[Dataset entries]
* * *

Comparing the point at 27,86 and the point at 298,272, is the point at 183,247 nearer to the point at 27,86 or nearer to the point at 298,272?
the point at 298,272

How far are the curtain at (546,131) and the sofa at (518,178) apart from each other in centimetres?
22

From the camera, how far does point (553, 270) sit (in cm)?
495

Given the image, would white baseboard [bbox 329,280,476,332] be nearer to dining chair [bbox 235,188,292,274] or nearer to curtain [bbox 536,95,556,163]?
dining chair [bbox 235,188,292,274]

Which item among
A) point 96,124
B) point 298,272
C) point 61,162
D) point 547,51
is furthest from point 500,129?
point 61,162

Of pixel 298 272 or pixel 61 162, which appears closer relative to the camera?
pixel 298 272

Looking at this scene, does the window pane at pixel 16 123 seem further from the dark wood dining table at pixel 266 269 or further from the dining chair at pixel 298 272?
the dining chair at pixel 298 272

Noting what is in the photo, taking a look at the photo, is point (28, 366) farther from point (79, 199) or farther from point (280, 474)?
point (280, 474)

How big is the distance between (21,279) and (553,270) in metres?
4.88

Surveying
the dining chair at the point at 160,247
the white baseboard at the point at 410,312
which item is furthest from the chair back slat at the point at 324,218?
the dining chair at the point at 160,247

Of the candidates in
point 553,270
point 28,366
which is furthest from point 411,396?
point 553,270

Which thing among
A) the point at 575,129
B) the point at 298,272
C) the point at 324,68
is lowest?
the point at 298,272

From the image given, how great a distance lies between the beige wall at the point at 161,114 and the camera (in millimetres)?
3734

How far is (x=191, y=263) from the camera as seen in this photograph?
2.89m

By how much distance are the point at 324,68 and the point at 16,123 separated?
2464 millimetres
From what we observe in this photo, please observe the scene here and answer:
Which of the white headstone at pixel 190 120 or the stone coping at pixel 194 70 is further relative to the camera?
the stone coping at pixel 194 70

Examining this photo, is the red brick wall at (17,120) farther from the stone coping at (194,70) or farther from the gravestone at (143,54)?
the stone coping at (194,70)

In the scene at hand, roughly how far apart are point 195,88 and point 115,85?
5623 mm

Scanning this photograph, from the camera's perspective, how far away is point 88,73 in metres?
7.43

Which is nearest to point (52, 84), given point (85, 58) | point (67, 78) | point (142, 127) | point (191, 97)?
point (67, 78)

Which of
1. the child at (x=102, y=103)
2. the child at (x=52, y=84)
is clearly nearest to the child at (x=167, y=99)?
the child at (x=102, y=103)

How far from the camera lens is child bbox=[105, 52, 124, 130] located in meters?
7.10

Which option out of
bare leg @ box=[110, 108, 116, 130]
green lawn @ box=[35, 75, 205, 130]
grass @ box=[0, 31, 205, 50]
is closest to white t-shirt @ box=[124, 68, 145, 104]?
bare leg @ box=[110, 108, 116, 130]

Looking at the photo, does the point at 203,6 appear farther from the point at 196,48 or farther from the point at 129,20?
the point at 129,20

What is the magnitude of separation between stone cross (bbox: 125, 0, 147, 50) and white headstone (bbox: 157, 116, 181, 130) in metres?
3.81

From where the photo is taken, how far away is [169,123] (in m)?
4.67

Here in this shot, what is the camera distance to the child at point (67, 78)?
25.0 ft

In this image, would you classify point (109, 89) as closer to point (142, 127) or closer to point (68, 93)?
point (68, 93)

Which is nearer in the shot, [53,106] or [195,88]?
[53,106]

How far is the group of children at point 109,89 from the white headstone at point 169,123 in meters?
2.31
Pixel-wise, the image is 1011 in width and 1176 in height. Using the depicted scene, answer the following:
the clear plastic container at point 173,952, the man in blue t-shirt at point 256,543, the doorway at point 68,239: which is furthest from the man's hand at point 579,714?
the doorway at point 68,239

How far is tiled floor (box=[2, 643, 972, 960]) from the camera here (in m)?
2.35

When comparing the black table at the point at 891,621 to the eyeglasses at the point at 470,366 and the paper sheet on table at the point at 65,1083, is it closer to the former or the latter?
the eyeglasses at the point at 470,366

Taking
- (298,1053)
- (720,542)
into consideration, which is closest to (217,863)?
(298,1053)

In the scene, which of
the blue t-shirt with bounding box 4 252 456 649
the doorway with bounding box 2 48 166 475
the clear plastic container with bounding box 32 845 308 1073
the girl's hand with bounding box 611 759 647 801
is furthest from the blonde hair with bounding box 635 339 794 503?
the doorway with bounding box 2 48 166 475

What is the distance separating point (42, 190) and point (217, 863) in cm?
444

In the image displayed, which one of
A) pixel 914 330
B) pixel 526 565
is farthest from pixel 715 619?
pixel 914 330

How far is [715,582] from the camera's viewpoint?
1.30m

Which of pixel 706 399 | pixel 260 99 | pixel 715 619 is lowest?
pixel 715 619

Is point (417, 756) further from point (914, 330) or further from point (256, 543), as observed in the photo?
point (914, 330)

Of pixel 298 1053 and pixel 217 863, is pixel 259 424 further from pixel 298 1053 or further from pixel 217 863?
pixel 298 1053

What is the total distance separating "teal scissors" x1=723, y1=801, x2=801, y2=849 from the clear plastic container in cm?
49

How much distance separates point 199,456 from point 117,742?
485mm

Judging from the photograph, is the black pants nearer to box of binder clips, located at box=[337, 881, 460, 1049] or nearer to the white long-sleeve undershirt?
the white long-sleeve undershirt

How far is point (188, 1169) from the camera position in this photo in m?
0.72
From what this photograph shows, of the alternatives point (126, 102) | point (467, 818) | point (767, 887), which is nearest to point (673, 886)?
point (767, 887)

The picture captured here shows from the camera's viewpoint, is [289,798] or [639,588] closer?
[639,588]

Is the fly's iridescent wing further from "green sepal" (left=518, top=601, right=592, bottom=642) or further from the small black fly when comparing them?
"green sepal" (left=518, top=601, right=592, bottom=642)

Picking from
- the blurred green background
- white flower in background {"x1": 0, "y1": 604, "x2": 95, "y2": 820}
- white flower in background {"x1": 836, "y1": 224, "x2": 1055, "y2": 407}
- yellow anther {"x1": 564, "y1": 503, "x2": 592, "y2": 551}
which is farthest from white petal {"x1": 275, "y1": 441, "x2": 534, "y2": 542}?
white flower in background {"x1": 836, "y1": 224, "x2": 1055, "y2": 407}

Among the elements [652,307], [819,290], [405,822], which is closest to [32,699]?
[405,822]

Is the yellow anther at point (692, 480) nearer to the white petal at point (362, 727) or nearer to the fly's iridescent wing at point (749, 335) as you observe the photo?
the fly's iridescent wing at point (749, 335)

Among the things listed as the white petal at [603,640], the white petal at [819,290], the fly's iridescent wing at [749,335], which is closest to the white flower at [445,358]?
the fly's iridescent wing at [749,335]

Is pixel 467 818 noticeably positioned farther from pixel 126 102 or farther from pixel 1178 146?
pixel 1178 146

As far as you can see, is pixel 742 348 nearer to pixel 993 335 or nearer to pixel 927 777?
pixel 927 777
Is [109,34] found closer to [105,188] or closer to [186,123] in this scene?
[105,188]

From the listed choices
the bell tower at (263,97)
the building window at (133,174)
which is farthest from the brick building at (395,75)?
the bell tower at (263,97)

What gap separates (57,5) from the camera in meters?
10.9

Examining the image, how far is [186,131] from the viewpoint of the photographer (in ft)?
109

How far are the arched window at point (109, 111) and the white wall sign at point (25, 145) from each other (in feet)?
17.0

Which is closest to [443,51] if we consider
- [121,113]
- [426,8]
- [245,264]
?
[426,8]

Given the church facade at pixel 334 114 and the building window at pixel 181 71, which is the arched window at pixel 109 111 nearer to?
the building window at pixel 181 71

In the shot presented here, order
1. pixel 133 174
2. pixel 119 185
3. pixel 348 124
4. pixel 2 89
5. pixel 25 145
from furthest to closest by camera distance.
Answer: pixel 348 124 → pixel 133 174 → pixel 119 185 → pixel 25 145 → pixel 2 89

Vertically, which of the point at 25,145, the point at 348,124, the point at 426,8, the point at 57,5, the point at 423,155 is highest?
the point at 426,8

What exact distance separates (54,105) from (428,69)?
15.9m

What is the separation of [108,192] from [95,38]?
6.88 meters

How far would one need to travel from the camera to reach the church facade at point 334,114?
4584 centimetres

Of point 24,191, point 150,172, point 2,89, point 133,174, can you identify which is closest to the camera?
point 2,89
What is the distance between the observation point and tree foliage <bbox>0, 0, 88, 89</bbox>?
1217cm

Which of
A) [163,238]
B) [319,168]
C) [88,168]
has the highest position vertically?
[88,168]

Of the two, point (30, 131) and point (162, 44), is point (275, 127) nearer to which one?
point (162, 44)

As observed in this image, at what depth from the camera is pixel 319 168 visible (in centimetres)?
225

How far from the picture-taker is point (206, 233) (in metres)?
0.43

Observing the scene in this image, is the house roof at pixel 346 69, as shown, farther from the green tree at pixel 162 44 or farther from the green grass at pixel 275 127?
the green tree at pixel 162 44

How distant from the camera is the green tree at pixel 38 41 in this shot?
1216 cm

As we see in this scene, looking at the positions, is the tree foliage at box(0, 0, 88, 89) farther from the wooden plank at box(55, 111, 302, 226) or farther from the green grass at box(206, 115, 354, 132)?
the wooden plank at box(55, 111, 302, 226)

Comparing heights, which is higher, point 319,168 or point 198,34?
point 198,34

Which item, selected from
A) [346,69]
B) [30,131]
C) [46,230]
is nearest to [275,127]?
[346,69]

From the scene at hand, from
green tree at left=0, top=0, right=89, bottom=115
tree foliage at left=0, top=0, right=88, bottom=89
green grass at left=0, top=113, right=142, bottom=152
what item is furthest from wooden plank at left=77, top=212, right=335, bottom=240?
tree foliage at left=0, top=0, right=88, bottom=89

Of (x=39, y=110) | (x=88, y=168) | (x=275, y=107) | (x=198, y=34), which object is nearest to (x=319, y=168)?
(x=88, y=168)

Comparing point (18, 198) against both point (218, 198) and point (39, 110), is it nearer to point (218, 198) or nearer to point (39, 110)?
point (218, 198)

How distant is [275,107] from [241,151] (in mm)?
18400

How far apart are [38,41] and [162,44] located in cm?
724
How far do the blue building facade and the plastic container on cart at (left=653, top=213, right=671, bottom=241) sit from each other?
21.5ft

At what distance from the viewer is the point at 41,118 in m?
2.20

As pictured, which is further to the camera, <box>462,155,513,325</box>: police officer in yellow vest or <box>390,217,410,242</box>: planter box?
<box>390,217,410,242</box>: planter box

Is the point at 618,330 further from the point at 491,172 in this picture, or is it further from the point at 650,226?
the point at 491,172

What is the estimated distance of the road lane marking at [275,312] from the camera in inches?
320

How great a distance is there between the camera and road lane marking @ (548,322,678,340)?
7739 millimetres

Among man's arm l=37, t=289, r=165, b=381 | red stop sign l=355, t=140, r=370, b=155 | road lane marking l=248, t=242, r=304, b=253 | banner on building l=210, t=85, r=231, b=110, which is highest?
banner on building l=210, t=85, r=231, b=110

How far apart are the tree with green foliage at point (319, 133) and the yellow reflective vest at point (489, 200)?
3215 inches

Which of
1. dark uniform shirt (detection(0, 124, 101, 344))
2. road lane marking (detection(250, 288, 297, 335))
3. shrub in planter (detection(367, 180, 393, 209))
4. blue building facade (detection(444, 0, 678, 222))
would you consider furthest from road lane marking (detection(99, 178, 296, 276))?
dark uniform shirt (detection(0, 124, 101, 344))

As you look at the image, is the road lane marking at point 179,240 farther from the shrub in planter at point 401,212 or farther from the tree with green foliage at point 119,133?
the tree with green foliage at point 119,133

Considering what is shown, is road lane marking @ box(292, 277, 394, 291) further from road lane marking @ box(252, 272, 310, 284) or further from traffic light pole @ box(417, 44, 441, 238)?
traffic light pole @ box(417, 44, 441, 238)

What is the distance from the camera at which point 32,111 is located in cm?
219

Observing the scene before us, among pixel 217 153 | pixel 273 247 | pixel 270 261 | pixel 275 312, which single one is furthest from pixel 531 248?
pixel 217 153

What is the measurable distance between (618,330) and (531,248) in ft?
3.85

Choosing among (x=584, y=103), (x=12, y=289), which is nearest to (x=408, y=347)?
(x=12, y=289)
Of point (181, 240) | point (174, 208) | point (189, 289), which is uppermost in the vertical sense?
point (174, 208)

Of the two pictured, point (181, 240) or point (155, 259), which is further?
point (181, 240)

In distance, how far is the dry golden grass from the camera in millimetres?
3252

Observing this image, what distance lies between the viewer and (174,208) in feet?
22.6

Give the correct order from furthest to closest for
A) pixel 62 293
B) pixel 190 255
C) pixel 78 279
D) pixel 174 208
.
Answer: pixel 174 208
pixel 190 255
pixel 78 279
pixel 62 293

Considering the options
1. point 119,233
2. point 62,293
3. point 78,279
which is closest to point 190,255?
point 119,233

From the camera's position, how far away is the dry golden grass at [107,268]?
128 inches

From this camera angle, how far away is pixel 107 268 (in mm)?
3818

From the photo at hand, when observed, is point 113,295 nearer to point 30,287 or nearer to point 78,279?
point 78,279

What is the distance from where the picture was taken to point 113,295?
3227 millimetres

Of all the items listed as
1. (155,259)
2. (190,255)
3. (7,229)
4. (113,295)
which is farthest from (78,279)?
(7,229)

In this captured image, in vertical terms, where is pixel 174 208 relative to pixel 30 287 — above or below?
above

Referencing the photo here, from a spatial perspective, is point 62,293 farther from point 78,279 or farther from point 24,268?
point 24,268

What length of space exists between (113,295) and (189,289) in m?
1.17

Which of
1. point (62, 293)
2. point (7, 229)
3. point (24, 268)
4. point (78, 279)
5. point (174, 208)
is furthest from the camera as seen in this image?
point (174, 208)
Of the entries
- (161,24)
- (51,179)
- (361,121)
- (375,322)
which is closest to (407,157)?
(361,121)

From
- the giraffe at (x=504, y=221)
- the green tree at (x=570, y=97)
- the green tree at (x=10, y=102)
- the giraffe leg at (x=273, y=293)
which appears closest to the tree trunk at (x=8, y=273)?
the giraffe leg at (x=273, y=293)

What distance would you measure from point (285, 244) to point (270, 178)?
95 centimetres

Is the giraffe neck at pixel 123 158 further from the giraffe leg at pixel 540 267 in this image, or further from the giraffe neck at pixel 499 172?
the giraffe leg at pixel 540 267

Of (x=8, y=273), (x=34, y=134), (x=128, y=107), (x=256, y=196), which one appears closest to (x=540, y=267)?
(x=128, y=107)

* * *

> To do
Repeat exactly the lines starting at the line with "In this captured" and ending with the final line of the entries. Include nothing else.

> Exercise response
In this captured image, in vertical terms, where is pixel 174 208 relative to pixel 30 287 — above or below?
above

Referencing the photo here, from a spatial perspective, is point 62,293 farther from point 78,279 or farther from point 24,268?
point 24,268

What length of space exists between (113,295) and (189,289) in m?
1.17

Which of
1. point (62, 293)
2. point (7, 229)
3. point (24, 268)
4. point (78, 279)
5. point (174, 208)
is furthest from the camera as seen in this image?
point (174, 208)
Of the entries
- (161,24)
- (51,179)
- (361,121)
- (375,322)
which is closest to (407,157)?
(361,121)

From
- the giraffe at (x=504, y=221)
- the green tree at (x=570, y=97)
- the green tree at (x=10, y=102)
- the giraffe leg at (x=273, y=293)
which appears closest to the tree trunk at (x=8, y=273)?
the giraffe leg at (x=273, y=293)

What distance would you measure from point (285, 244) to point (270, 178)?
95 centimetres

Is the giraffe neck at pixel 123 158 further from the giraffe leg at pixel 540 267 in this image, or further from the giraffe neck at pixel 499 172?
the giraffe leg at pixel 540 267

Of (x=8, y=273), (x=34, y=134), (x=128, y=107), (x=256, y=196), which one appears closest to (x=540, y=267)?
(x=128, y=107)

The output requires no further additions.